=== Source passage ===

If you struggle with something, ask your neighbor. If it is not obvious for you, probably someone else is looking for the answer too. And in contrast, if you see that you can help someone - do it! Good luck!

In [1]:
from collections import Counter
import gc
import numpy as np
from nltk.corpus import stopwords
import nltk


class SkipGramBatcher:
    def __init__(self, corpus, vocab_size, window_size=3,
                 batch_size=128, drop_stop_words=True,
                 shuffle_batch=True, unk_text='<UNK>'):
        self.window_size = window_size
        self.vocab_size = vocab_size - 1
        self.batch_size = batch_size
        self.unk_text = unk_text
        self.shuffle_batch = shuffle_batch

        # drop stop words from corpus if it's needed
        if drop_stop_words:
            nltk.download('stopwords')
            stop_words = set(stopwords.words('english'))
            cleaned_corpus = [word for word in corpus if not word in stop_words]
            corpus = cleaned_corpus

        # Count all word occurrences and select vocab_size most common
        self._counted_words = Counter(corpus).most_common(self.vocab_size)
        # create mappings using dict comprehension
        self._token_to_word = {idx: word for idx, (word, count) in enumerate(self._counted_words)}
        self._word_to_token = {word: idx for idx, (word, count) in enumerate(self._counted_words)}

        # append '<UNK>' token to dictionaries
        last_token = len(self._token_to_word)
        self._token_to_word[last_token] = self.unk_text
        self._word_to_token[self.unk_text] = last_token
        tokenized = self.words_to_tokens(corpus, error_on_unk=False)

        # transform corpus from strings to tokens, to reduce memory usage
        self._corpus_tokens = np.asarray(tokenized, dtype=np.int32)

        # create shuffled sequence to make batch sampling random
        self._batch_shuffled_sequence = np.arange(len(self._corpus_tokens))

        # clean memory
        corpus = []
        gc.collect()

    def words_to_tokens(self, words, error_on_unk=True):
        """Function to transform iterable of words into list of tokens"""

        unk_index = self._word_to_token[self.unk_text]
        idxes = [self._word_to_token.get(word, unk_index) for word in words]
        if error_on_unk and unk_index in idxes:
            raise IndexError("Some words are not present in the dictionary")
        return idxes

    def tokens_to_words(self, tokens):
        """Function to transfrom iterable of tokens into list of words"""

        words = [self._token_to_word[token] for token in tokens]
        return words

    def _get_random_positive_sample(self, center_pos):
        """Internal function to get a random sample within the selected window_size"""

        left_window = np.arange(max(0, center_pos - self.window_size),
                                center_pos)

===

Objectives:
(a) Output the section of the skip-gram batcher passage starting at "If you struggle" and ending at "it! Good luck!".
(b) What comes next in the skip-gram batcher passage? Write the continuation, starting right after its last line.
The material that comes next is from a separate source.

=== Dataset section ===

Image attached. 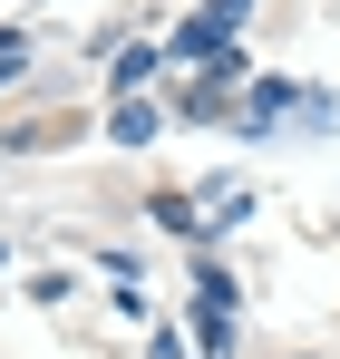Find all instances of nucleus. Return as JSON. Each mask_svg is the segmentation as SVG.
<instances>
[]
</instances>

===

Answers in order:
(a)
If you struggle with something, ask your neighbor. If it is not obvious for you, probably someone else is looking for the answer too. And in contrast, if you see that you can help someone - do it! Good luck!

(b)
        right_window = np.arange(center_pos + 1,
                                 min(center_pos + self.window_size + 1, len(self._corpus_tokens)))
        window = np.concatenate((left_window, right_window))
        position = np.random.choice(window)
        return self._corpus_tokens[position]

    def __iter__(self):
        if self.shuffle_batch:
            np.random.shuffle(self._batch_shuffled_sequence)
        self.batch_start_pos = 0
        return self

    def __next__(self):
        if self.batch_start_pos >= len(self._corpus_tokens):
            raise StopIteration
        else:
            # get a list of shuffled numbers
            batch_position_in_corpus = self._batch_shuffled_sequence[np.arange(
                self.batch_start_pos,
                min(self.batch_start_pos + self.batch_size, len(self._batch_shuffled_sequence))
            )]
            center_words_batch = np.asarray(self._corpus_tokens[batch_position_in_corpus])
            # draw a word from window of a selected word
            context_words_batch = np.asarray([self._get_random_positive_sample(selected_word_position)
                                  for selected_word_position in batch_position_in_corpus]).flatten()
            self.batch_start_pos += self.batch_size
            return center_words_batch, context_words_batch

In [2]:
# text = []
# with open('./data/text8', 'r') as text8:
#     text = text8.read().split()

text = ['first', 'used', 'against', 'early', 'working', 'class', 'radicals', 'including', 'class', 'other']

In [14]:
batcher = SkipGramBatcher(text, vocab_size=8, window_size=2, batch_size=3,
                          drop_stop_words=False, shuffle_batch=False)

* 7 stands for `<UNK>` here

In [15]:
for center_batch, context_batch in batcher:
    print(center_batch, context_batch)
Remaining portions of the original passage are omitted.